Northern Winos, the goo really cleaned right off my spoon where my gloves were when I stirred. I'd get them as stem-free as you can but not worry about the film. The odd thing was they there wasn't any of it on the straining bag I was squeezing. It must just react with plastic.

I think I have 4 or 5 wild bushes and there was more than enough to fill five 5 gallon pails AND still plenty for the birds to eat. =)


----------



## Joanie (Sep 5, 2006)

Here are the elderberries before I added sugar and water.

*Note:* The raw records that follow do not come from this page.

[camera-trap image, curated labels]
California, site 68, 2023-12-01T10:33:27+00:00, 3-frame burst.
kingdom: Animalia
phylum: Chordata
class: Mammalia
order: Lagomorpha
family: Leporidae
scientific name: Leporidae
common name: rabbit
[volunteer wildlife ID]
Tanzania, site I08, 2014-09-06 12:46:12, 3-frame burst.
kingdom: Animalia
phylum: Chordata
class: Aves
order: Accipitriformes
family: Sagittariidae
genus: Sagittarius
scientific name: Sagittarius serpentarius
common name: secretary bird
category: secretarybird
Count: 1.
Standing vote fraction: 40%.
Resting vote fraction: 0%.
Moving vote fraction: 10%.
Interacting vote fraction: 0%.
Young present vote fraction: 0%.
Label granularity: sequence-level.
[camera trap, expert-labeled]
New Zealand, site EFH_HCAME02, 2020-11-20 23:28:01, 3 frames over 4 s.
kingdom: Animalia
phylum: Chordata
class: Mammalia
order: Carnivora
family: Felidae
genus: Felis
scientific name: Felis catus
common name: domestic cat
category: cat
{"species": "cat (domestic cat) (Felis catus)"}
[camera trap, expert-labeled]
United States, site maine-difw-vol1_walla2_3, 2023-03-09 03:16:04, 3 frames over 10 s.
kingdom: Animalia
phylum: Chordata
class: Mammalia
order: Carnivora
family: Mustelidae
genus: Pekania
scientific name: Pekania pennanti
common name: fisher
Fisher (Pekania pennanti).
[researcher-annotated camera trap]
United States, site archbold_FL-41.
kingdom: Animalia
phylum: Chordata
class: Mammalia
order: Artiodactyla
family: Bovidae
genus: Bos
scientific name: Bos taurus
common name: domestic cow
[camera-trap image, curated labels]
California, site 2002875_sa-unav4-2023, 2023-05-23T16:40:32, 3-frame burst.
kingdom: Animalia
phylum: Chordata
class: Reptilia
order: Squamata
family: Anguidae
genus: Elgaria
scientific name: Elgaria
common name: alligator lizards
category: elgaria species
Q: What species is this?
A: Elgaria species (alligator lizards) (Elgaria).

They really are beautiful but tiny little things! It doesn't look like much at all but it was a ton of work! I'm sure it will be more than worth it.


----------



## Joanie (Sep 10, 2006)

An update: I racked the eldderberry and there was only a very little bit of green sticky stuff around the top of the juice/wine on the pail. It cleaned right up with a bit of oil on a paper towel. I'm not uh-skert of them thar stems anymore!


----------



## Waldo (Sep 11, 2006)

I wonder how an Elderberry/Muscadine wine would be Hmmmmmmm!!!


----------



## Joanie (Sep 11, 2006)

I think it would be great, Waldo! I wouldn't have to destem so many of those little buggers!


----------



## grapeman (Sep 16, 2006)

Joan, 
You gave me enough courage to try the Elderberry wine. I got about 9 pounds when they were destemmed so I started a 3 gallon batch. I did put them in the garbage bag after they were frozen. I bashed them on the cement floor until they were all loose from the stems. Just cut a small hole in the corner and they roll right out into a pail(actually a primary). The side of the bucket picked up moisture from the frozen berries so it got damp. When I poured them from one pail to another slowly, the stems stuck to the side. I used a damp paper towel to wipe the stems off. After pouring back and forth a coupe times I deemed them clean enough! Following the recipe from the Winemaker's Recipe Handbook.


How is yours coming along?


Tomorrow- Apple Cider / Hot Pepper Wine here we come!






P.S. I'm having some sparkling Blueberry Wine from last summer- delish!*Edited by: appleman *


----------



## NorthernWinos (Sep 16, 2006)

Appleman....
Apple Cider/Hot Pepper Wine?????????Is it good????? To drink or marinade?????You had quite an assortment of peppers...which ones will you use????

I have to pick a peck of peppers to pickle...and there will be still more....don't know if I have the courage to put it in wine....also will make more Jalapeño jelly for Xmas gifts...





That's interesting how you destemed those berries....wonder if it would work for these little grapes I picked today...






What do you call those little green grapes that never mature????Is it a disease????

Was leaving them on the vine to see if they would get sweeter, but they were starting to shrivel and the stems were turning brown, so think they were done growing....

They are bursting with flavor and will make a good breakfast drink with a bit of sweetening....Have heard that the smaller the grape the more flavor and that stressed fruit makes the best wine....we will all see as our 'vineyards' mature...time will tell....



Could you post some photos of your apple pressing operation....some day I hope to have enough apples to need a press...meanwhile will watch the little darling trees grow...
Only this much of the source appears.